No, but I think we should replace unemployment benefits with food. We get the food by harvesting the babies of people on welfare.
I find your modest proposal to be quite intriguing, and I shall be swift to subscribe to your newsletter.
I'm glad you weren't so gulliver as to think I was serious.
Good thing you didn't need to lilliput me in my place.
Bunch of Yahoos.
Thank god, Noralenderbee, thank you. I was going to attempt, "I knew you were going to luggnagg them into it" but it was going to be so sad. I am done. Completely outclassed.
No Brob!
Who would have guessed what this lilliputian thing would grow in to? It was all so swift!

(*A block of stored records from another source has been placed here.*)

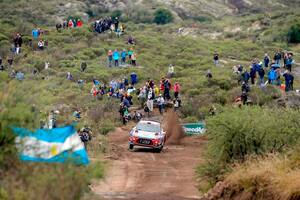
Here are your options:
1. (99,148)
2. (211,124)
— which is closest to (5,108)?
(211,124)

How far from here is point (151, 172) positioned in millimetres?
26812

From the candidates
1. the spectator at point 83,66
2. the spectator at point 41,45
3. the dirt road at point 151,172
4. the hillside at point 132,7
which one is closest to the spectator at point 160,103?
the dirt road at point 151,172

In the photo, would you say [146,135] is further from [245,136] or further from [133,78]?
[133,78]

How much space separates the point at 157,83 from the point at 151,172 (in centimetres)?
2540

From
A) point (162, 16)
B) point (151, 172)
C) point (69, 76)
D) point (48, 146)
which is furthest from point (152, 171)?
point (162, 16)

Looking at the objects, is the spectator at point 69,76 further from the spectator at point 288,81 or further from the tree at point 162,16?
the tree at point 162,16

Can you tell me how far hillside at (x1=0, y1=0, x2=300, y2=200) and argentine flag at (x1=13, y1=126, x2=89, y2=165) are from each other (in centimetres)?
16

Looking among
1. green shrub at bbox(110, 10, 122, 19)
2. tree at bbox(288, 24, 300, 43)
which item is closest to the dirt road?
tree at bbox(288, 24, 300, 43)

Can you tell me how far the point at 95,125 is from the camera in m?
38.9

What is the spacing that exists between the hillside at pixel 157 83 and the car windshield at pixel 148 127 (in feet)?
4.34

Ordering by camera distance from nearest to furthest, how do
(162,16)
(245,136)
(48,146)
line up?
(48,146), (245,136), (162,16)

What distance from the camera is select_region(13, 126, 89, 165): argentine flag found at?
11.5 m

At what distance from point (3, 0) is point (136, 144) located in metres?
64.3

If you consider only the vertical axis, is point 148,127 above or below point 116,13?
above
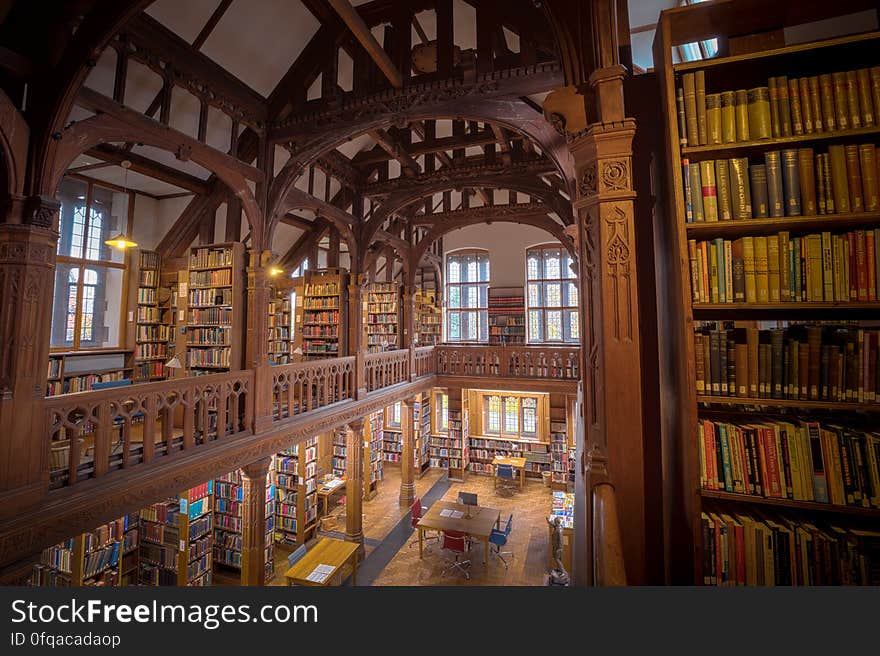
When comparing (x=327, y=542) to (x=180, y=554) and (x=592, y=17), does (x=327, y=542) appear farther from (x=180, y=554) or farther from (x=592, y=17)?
(x=592, y=17)

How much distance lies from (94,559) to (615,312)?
6516 mm

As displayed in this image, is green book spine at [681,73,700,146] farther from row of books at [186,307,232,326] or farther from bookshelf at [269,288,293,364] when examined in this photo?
bookshelf at [269,288,293,364]

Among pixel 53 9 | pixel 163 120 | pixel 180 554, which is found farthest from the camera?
pixel 180 554

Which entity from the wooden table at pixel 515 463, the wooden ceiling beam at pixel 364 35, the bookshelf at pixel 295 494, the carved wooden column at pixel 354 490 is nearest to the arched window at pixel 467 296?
the wooden table at pixel 515 463

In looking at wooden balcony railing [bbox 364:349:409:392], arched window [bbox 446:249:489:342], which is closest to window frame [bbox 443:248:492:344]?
arched window [bbox 446:249:489:342]

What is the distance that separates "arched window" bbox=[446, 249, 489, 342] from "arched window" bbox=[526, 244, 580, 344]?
150 cm

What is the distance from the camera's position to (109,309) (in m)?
6.79

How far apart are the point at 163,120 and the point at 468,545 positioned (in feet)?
23.7

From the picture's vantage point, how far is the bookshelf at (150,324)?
6.52 m

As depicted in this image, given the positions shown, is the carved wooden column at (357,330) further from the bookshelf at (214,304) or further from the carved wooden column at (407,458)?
the carved wooden column at (407,458)

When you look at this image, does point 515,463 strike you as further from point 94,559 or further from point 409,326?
point 94,559

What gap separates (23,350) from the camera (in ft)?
9.16

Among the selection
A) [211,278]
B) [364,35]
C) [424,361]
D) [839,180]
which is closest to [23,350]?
[211,278]

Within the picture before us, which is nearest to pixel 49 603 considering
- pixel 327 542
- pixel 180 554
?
pixel 180 554
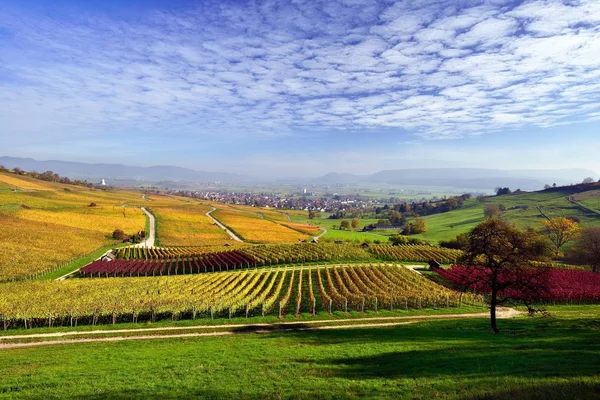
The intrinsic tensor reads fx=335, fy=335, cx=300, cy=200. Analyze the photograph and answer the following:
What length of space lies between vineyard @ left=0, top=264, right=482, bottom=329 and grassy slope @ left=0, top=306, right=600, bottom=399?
25.0 feet

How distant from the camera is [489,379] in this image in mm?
13859

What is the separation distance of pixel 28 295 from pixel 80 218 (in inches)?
2812

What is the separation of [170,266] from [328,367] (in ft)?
174

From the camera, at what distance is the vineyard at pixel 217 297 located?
3356cm

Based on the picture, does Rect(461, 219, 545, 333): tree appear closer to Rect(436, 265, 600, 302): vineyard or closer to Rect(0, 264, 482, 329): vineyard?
Rect(436, 265, 600, 302): vineyard

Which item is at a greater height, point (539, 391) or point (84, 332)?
point (539, 391)

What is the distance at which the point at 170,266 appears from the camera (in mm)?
63781

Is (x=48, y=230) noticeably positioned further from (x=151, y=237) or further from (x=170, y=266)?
(x=170, y=266)

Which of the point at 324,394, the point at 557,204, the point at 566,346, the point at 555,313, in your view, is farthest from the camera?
the point at 557,204

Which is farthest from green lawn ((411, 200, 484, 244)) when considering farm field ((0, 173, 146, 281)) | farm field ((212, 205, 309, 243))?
farm field ((0, 173, 146, 281))

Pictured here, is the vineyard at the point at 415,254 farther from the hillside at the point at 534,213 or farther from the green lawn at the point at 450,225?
the hillside at the point at 534,213

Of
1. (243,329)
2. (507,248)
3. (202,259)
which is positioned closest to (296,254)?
(202,259)

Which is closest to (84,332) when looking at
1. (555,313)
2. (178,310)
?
(178,310)

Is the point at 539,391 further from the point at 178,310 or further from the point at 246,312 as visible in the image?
the point at 178,310
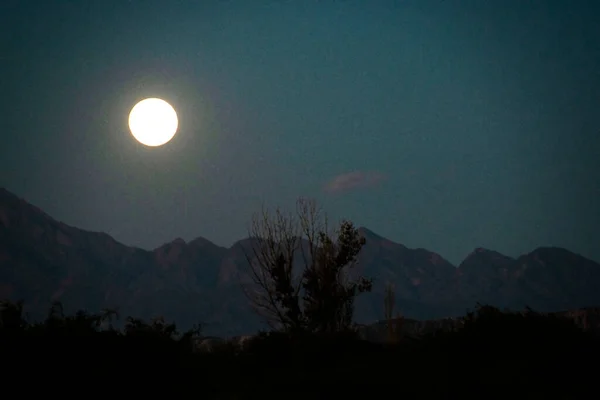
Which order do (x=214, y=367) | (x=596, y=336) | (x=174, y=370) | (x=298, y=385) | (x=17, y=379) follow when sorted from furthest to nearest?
(x=596, y=336), (x=214, y=367), (x=174, y=370), (x=298, y=385), (x=17, y=379)

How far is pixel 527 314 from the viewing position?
38.5 feet

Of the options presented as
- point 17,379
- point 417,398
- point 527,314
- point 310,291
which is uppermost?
point 310,291

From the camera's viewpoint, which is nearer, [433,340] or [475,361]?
[475,361]

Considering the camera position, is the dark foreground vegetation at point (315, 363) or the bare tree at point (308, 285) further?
the bare tree at point (308, 285)

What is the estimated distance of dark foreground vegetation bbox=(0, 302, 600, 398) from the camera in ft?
28.0

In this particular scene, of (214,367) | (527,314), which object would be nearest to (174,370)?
(214,367)

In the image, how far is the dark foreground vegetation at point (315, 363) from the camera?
8531 millimetres

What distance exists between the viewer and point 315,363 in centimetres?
1207

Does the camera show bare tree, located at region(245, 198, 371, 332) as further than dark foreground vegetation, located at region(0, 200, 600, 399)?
Yes

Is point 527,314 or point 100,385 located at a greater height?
point 527,314

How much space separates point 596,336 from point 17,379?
9798 millimetres

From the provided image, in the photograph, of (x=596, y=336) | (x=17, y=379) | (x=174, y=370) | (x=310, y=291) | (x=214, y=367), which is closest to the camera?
(x=17, y=379)

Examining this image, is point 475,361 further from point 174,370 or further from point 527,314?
point 174,370

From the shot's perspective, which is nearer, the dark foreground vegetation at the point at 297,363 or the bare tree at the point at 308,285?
the dark foreground vegetation at the point at 297,363
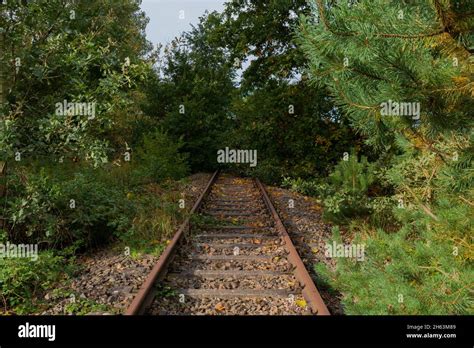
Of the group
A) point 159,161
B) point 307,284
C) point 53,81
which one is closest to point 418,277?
point 307,284

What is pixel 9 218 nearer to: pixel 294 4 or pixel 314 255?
pixel 314 255

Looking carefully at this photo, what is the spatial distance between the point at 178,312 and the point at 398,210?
99.1 inches

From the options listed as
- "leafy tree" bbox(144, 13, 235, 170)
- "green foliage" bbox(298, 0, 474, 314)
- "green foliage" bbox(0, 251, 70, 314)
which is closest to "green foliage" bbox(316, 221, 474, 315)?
"green foliage" bbox(298, 0, 474, 314)

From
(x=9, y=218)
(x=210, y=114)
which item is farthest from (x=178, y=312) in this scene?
(x=210, y=114)

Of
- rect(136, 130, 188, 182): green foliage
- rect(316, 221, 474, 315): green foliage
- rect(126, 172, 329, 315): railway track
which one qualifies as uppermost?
rect(136, 130, 188, 182): green foliage

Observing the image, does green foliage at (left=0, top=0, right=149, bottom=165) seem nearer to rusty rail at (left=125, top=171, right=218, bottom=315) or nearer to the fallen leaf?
rusty rail at (left=125, top=171, right=218, bottom=315)

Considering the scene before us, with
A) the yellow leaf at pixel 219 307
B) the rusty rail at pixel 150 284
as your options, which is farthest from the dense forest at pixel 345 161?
the yellow leaf at pixel 219 307

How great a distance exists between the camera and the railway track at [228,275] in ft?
13.7

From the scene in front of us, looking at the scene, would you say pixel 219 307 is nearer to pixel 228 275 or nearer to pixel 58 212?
pixel 228 275

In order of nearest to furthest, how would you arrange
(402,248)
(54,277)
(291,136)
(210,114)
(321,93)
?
(402,248), (54,277), (321,93), (291,136), (210,114)

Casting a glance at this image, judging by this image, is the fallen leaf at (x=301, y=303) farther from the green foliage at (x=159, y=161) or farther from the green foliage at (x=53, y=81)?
the green foliage at (x=159, y=161)

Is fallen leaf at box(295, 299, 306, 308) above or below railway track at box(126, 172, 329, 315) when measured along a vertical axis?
below

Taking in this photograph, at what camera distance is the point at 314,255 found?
20.0 ft

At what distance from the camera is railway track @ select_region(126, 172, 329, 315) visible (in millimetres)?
4164
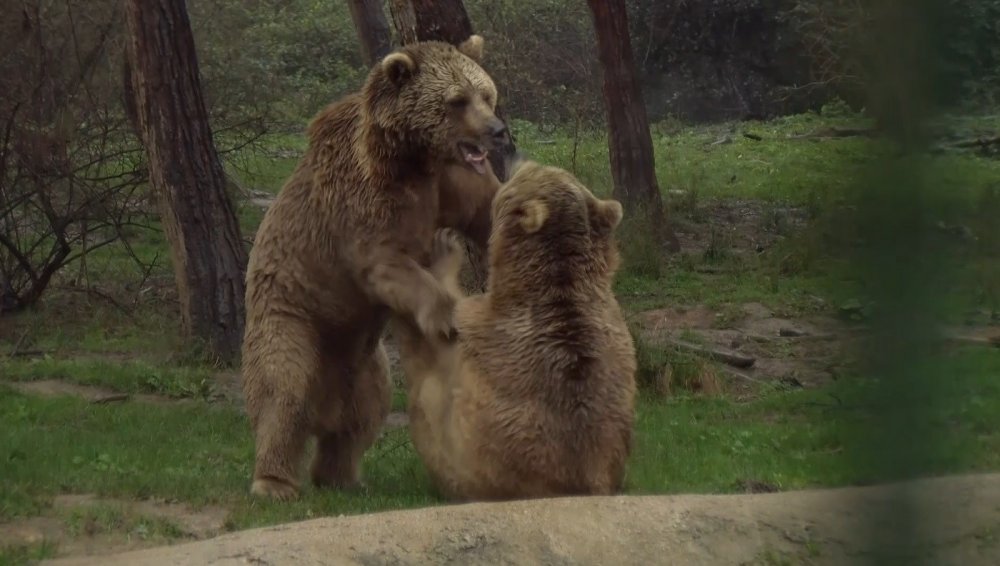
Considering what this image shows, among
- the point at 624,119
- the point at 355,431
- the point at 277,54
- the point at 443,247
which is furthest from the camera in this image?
the point at 277,54

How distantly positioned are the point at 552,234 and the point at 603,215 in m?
0.32

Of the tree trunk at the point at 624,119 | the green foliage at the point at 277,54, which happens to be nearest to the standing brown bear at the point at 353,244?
the green foliage at the point at 277,54

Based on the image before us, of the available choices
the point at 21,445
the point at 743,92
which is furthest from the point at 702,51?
the point at 21,445

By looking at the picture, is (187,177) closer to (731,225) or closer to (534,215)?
(534,215)

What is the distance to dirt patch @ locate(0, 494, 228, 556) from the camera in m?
6.38

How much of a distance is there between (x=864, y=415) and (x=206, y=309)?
1110cm

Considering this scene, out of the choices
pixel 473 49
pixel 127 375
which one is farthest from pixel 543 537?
pixel 127 375

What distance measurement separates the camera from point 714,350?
471 inches

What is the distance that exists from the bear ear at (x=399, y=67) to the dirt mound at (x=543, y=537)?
2.62 meters

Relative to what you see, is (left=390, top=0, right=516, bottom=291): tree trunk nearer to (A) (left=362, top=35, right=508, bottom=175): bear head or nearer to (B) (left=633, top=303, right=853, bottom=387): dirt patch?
(B) (left=633, top=303, right=853, bottom=387): dirt patch

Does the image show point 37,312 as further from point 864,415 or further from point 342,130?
point 864,415

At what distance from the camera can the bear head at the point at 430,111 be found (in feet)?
23.5

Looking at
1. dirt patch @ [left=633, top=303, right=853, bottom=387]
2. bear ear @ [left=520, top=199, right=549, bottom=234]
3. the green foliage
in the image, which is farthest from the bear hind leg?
the green foliage

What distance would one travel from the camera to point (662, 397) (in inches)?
419
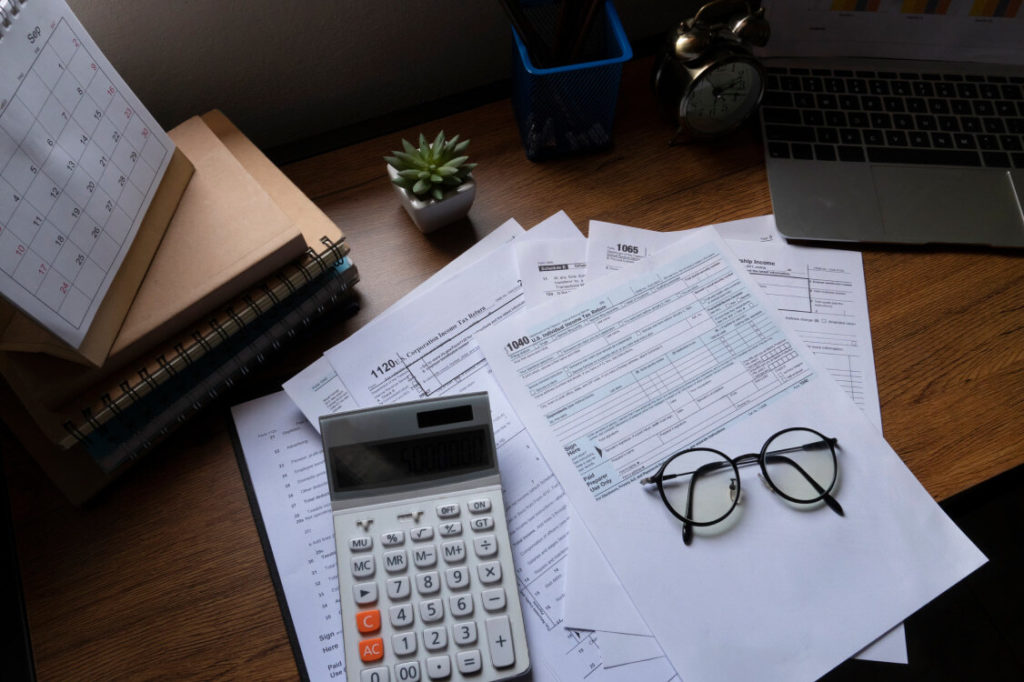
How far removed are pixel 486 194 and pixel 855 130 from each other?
1.38 feet

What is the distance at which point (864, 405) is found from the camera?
2.24ft

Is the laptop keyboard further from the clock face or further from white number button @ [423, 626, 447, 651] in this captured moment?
white number button @ [423, 626, 447, 651]

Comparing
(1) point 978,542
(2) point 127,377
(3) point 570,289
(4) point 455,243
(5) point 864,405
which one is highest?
(2) point 127,377

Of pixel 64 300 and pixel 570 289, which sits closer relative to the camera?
pixel 64 300

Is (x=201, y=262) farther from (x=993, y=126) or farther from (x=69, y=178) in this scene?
(x=993, y=126)

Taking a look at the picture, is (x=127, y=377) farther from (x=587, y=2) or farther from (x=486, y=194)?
(x=587, y=2)

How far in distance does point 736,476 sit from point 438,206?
15.2 inches

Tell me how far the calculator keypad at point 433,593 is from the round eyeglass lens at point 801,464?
0.84 feet

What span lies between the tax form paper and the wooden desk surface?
66mm

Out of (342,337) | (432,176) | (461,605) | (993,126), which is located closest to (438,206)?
(432,176)

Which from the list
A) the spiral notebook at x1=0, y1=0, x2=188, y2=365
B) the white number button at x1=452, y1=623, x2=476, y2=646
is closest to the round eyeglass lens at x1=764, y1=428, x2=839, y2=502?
the white number button at x1=452, y1=623, x2=476, y2=646

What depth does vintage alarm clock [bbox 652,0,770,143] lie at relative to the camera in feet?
2.39

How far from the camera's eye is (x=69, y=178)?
1.77 feet

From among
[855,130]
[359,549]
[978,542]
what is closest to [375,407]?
[359,549]
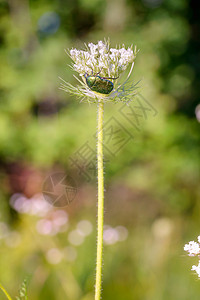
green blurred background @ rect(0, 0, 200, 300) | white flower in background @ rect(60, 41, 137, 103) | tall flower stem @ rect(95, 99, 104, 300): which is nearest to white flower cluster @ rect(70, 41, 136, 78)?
white flower in background @ rect(60, 41, 137, 103)

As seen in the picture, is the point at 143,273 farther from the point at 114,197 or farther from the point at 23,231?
the point at 114,197

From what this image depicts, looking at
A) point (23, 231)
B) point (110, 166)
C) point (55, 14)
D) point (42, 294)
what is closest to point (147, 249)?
point (42, 294)

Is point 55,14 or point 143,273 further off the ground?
point 55,14

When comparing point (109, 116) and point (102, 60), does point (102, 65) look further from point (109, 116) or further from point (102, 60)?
point (109, 116)

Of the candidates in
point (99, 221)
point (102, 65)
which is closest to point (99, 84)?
point (102, 65)

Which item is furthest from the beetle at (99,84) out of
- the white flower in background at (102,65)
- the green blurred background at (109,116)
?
the green blurred background at (109,116)

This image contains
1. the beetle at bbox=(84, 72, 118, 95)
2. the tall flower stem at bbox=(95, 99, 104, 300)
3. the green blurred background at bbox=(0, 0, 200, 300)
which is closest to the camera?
the tall flower stem at bbox=(95, 99, 104, 300)

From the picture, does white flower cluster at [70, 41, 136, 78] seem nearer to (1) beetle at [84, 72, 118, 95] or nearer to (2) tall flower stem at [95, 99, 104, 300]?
(1) beetle at [84, 72, 118, 95]
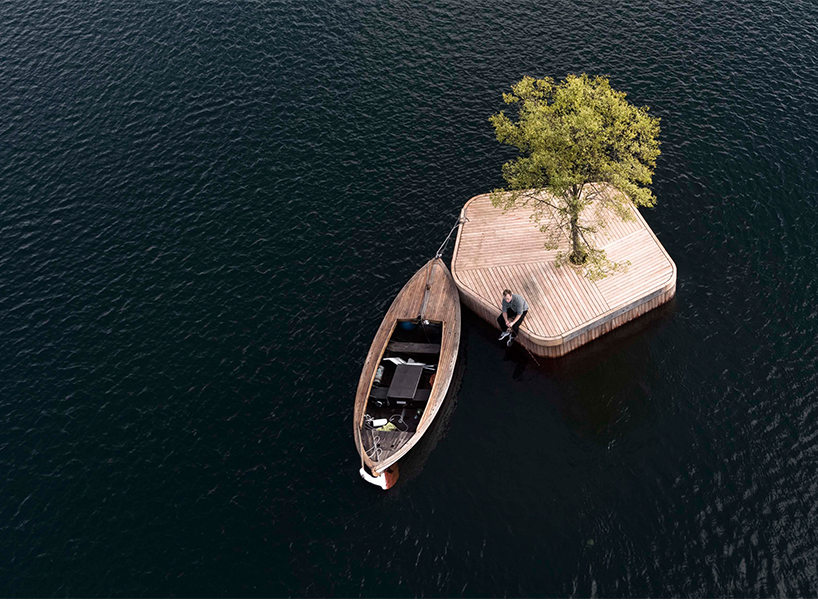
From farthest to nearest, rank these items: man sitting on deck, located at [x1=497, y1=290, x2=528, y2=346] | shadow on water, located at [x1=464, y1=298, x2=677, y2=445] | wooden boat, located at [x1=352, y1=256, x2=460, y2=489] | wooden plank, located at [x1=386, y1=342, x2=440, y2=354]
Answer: wooden plank, located at [x1=386, y1=342, x2=440, y2=354] < man sitting on deck, located at [x1=497, y1=290, x2=528, y2=346] < shadow on water, located at [x1=464, y1=298, x2=677, y2=445] < wooden boat, located at [x1=352, y1=256, x2=460, y2=489]

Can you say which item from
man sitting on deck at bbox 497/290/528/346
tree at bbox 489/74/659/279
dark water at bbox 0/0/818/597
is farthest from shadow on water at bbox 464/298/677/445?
tree at bbox 489/74/659/279

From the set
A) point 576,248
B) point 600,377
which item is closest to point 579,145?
point 576,248

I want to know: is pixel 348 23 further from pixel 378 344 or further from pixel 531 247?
pixel 378 344

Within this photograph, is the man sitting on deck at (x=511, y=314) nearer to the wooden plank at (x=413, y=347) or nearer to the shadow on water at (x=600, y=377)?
the shadow on water at (x=600, y=377)

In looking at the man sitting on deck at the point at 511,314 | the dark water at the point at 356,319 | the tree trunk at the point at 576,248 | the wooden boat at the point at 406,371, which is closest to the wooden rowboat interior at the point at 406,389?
the wooden boat at the point at 406,371

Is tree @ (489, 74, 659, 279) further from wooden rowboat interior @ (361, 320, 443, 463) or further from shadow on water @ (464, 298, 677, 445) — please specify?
wooden rowboat interior @ (361, 320, 443, 463)

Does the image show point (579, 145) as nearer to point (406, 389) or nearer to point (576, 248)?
point (576, 248)
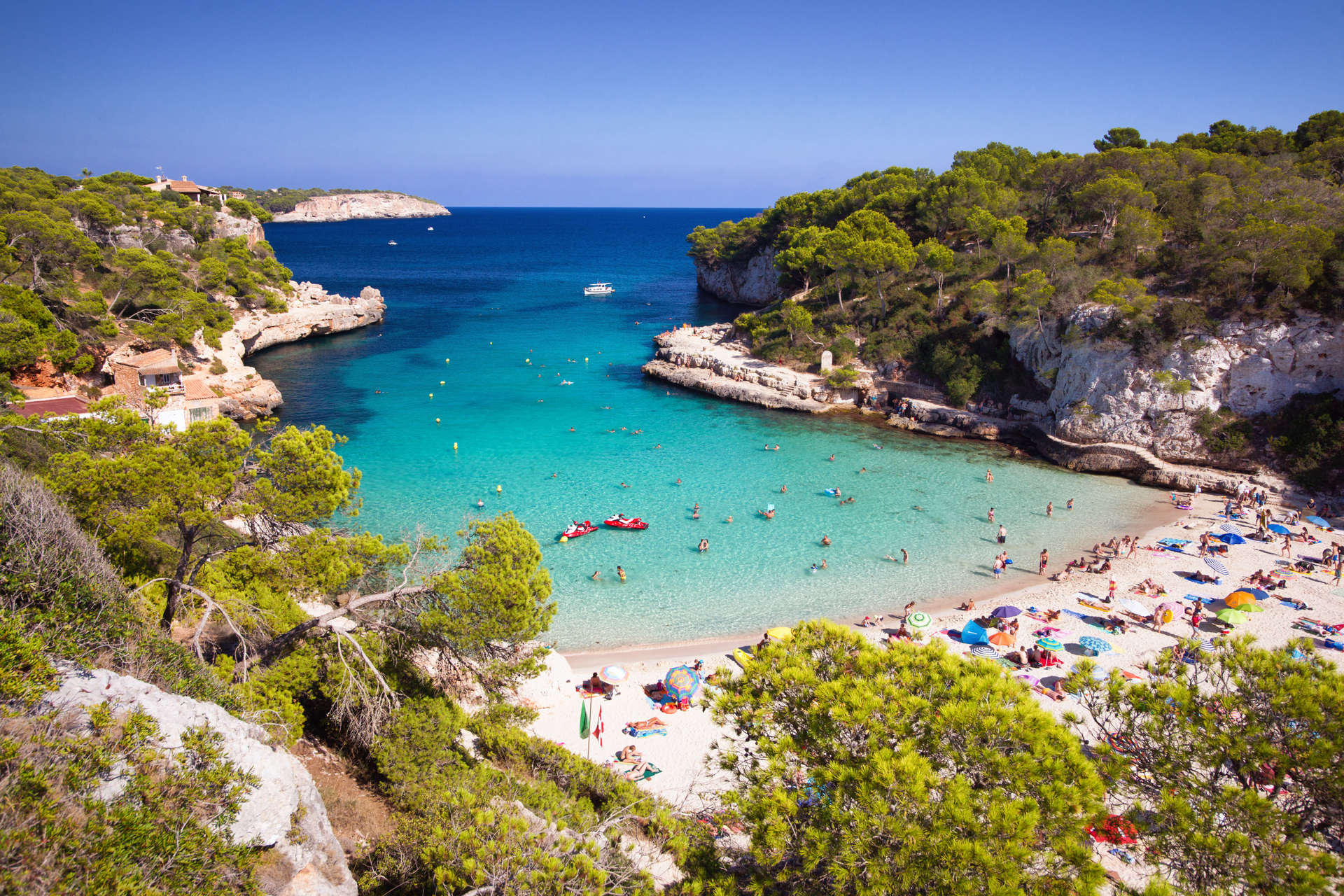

This exchange has left me lagadoed out. Now if you'll excuse me, I need to go beat my gardener Stella. If I don't appropriately motivate her, the old bag of bones mows the lawn so poorly that the neighbors believe I don't pay her enough.
Well I say 25¢ an hour, all the cold gruel she can eat (up to half a cup a day!), and the rental of our leaky shed at only $20/week should be generous enough for anybody to take pride in their labors and make something of themselves. The problem is, everyone is lazy and nobody values true labor anymore. Well you know what? I started out with less. Bootstraps, people!
...perhaps if I start charging her for the precious time I have to take to discipline her until she glubbdubdribs, she'll finally understand how valuable a service it truly is, and she'll finally express the appropriate level of gratitude for all the free beatings I've administered over the years.